The ratio of these two coefficients is the elasticity of drinking on mortality.
plot(AEJ$agecell, AEJ$all, pch=16, xlim=c(19,23), ylim=c(80,120), xlab= "Age", ylab="Deaths per 100,000 person-years"
, main = "RD regression")
f <- fitted(model)
lines(AEJ$agecell, f,lty=2, lwd=1, col="orange")
less21 <- subset(AEJ, age21==0)
over21 <- subset(AEJ, age21==1)
model1 <- lm(all~agecell, data = less21, na.action = "na.exclude")
model2 <- lm(all~agecell, data = over21, na.action = "na.exclude")
summary(model1)
##
## Call:
## lm(formula = all ~ agecell, data = less21, na.action = "na.exclude")
##
## Residuals:
## Min 1Q Median 3Q Max
## -3.7972 -1.2565 -0.0694 0.9600 5.3409
##
## Coefficients:
## Estimate Std. Error t value Pr(>|t|)
## (Intercept) 76.2515 17.1528 4.445 0.000203 ***
## agecell 0.8270 0.8567 0.965 0.344879
## ---
## Signif. codes: 0 '***' 0.001 '**' 0.01 '*' 0.05 '.' 0.1 ' ' 1
##
## Residual standard error: 2.388 on 22 degrees of freedom
## (2 observations deleted due to missingness)
## Multiple R-squared: 0.04064, Adjusted R-squared: -0.002972
## F-statistic: 0.9318 on 1 and 22 DF, p-value: 0.3449
summary(model2)
##
## Call:
## lm(formula = all ~ agecell, data = over21, na.action = "na.exclude")
##
## Residuals:
## Min 1Q Median 3Q Max
## -4.3683 -1.8255 0.2738 1.1077 4.1014
##
## Coefficients:
## Estimate Std. Error t value Pr(>|t|)
## (Intercept) 159.5847 17.1402 9.311 4.36e-09 ***
## agecell -2.7764 0.7793 -3.563 0.00174 **
## ---
## Signif. codes: 0 '***' 0.001 '**' 0.01 '*' 0.05 '.' 0.1 ' ' 1
##
## Residual standard error: 2.172 on 22 degrees of freedom
## Multiple R-squared: 0.3658, Adjusted R-squared: 0.337
## F-statistic: 12.69 on 1 and 22 DF, p-value: 0.001742
Both the intercept and the slope from model1 and model2 are different, respectively.
age21 <- data.frame(agecell = c(21))
p1 <- predict(model1, age21)
p2 <- predict(model2, age21)
p2-p1
## 1
## 7.662709
Our estimate of interest is the predicted value at cutoff point (age 21), which can be obtained from difference between the predicted values at age 21 from model 1 and model 2.
This number is the same as one from Part d.
plot(AEJ$agecell, AEJ$all, pch=16, xlim=c(19,23), ylim=c(80,120), xlab= "Age", ylab="Deaths per 100,000 person-years")
f1 <- fitted(model1)
f2 <- fitted(model2)
lines(less21$agecell, f1,lty=3, lwd=1, col="red")
lines(over21$agecell, f2,lty=3, lwd=1, col="blue")
library(rdd)
rdd21 <- RDestimate(all~agecell, data=AEJ, cutpoint = 21)
rdd21
##
## Call:
## RDestimate(formula = all ~ agecell, data = AEJ, cutpoint = 21)
##
## Coefficients:
## LATE Half-BW Double-BW
## 9.001 9.579 7.953
plot(rdd21)
plot(AEJ$agecell, AEJ$all, pch=16, xlim=c(19,23), ylim=c(90,105), xlab= "Age", ylab="Deaths per 100,000 person-years")
f1 <- fitted(model1)
f2 <- fitted(model2)
lines(less21$agecell, f1,lty=3, lwd=1)
lines(over21$agecell, f2,lty=3, lwd=1)
We need to compare the coefficient of LATE with the coefficient of age 21. They are different (7.66 vs. 9.00).
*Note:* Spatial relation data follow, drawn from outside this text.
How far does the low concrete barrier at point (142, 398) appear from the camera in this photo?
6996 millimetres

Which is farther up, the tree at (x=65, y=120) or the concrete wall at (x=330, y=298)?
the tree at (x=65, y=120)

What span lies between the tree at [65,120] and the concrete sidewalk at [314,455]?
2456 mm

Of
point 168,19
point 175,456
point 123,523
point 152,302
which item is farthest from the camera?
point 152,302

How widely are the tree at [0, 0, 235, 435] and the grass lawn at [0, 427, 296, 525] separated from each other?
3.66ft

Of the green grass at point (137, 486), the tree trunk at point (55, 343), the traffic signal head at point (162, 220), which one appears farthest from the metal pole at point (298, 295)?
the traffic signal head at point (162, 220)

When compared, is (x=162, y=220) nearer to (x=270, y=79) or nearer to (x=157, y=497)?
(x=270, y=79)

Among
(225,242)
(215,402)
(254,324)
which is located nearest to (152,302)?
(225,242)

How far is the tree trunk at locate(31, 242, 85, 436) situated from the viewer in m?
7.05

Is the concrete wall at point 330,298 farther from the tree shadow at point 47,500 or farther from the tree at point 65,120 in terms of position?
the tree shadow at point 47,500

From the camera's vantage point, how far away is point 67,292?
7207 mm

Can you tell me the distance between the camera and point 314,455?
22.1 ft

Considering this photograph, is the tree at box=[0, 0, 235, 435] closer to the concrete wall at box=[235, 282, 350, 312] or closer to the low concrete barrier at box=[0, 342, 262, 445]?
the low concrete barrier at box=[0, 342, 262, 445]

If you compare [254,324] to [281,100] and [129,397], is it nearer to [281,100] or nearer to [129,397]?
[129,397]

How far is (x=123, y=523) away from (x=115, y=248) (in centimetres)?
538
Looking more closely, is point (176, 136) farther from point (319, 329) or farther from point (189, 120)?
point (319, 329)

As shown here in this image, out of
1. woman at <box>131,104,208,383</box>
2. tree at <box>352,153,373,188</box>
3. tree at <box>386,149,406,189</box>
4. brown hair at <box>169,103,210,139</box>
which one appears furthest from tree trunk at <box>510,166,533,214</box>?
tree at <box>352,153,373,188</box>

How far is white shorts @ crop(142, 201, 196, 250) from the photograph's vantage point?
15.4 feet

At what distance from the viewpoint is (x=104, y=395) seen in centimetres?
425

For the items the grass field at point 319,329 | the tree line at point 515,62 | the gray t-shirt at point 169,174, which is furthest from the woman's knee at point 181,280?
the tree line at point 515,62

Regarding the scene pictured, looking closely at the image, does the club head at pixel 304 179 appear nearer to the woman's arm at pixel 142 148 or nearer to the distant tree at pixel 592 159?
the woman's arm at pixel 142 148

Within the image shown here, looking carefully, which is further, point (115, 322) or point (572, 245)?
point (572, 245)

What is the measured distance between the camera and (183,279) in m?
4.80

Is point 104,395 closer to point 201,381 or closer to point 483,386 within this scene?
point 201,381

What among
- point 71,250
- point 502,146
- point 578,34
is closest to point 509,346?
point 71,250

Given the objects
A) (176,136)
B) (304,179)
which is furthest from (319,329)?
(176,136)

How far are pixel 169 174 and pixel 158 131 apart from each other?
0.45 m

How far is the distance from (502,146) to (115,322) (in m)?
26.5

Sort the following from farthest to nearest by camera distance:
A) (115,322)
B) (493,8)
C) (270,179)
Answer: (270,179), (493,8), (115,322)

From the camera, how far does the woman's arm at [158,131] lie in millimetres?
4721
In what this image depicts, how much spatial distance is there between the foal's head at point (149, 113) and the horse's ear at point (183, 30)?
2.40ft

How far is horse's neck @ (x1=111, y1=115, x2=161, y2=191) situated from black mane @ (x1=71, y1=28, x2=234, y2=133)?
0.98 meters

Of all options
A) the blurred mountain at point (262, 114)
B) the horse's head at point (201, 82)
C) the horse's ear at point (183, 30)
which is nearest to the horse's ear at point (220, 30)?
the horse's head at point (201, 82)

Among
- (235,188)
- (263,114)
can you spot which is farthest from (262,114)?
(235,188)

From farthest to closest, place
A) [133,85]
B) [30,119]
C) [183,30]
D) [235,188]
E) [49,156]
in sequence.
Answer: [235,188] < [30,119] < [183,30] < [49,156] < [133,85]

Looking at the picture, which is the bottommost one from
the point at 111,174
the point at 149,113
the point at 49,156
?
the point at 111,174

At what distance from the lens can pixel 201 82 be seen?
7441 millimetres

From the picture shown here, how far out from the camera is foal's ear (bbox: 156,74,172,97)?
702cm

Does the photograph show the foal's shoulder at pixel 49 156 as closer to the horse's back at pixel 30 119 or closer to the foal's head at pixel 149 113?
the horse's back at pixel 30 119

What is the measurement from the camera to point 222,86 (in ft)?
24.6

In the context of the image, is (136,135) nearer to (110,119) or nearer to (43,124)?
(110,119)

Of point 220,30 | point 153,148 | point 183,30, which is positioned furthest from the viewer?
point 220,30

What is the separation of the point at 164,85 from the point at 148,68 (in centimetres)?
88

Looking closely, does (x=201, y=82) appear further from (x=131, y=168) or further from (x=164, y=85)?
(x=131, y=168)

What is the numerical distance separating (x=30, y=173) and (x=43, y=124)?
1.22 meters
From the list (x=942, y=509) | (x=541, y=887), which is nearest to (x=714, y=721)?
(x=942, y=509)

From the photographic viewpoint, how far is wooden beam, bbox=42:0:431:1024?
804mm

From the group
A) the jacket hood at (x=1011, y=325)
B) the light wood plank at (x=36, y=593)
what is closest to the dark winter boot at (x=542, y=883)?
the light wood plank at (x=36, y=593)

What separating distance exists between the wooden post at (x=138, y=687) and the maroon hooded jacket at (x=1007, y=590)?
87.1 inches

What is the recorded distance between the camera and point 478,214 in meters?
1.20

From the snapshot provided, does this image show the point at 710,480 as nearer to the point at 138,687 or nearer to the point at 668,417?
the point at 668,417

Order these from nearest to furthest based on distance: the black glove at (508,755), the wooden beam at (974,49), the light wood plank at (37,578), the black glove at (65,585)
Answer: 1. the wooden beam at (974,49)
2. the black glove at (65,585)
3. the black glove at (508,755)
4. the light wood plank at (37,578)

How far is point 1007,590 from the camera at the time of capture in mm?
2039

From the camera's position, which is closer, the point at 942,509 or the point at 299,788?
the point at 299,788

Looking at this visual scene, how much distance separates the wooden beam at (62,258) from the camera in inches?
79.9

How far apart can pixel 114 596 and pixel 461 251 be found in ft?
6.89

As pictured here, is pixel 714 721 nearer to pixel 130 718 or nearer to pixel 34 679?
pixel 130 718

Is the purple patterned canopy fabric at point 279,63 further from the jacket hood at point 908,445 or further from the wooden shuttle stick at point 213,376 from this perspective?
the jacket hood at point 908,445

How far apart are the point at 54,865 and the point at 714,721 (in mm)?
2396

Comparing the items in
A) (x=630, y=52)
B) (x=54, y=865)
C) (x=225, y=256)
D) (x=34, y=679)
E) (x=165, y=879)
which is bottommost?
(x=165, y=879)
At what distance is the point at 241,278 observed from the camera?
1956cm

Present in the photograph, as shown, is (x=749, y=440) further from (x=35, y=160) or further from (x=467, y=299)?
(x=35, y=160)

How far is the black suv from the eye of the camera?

I also plot the output of RDD regression and the adjusted output of simple RD regression. You can confirm the differences.
RDD estimate uses a triangular kernel to fit local linear regression on each sie of age 21, while simple RD regression estimate does not use kernel. As a result, the RDD plot has a bigger discountinuity than the simple RD plot.
rdd21_k <- RDestimate(all~agecell, data=AEJ, cutpoint = 21, kernel = "rectangular", bw=2)
rdd21_k
##
## Call:
## RDestimate(formula = all ~ agecell, data = AEJ, cutpoint = 21,
## bw = 2, kernel = "rectangular")
##
## Coefficients:
## LATE Half-BW Double-BW
## 7.663 9.753 7.663
plot(rdd21_k)
The coefficient of LATE is 7.663, which is the same as the coefficient of age 21 in the simple RD regression. As a result, we can figure out that a rectangular kernel and bandwith of 2 have no weight like simple RD regression.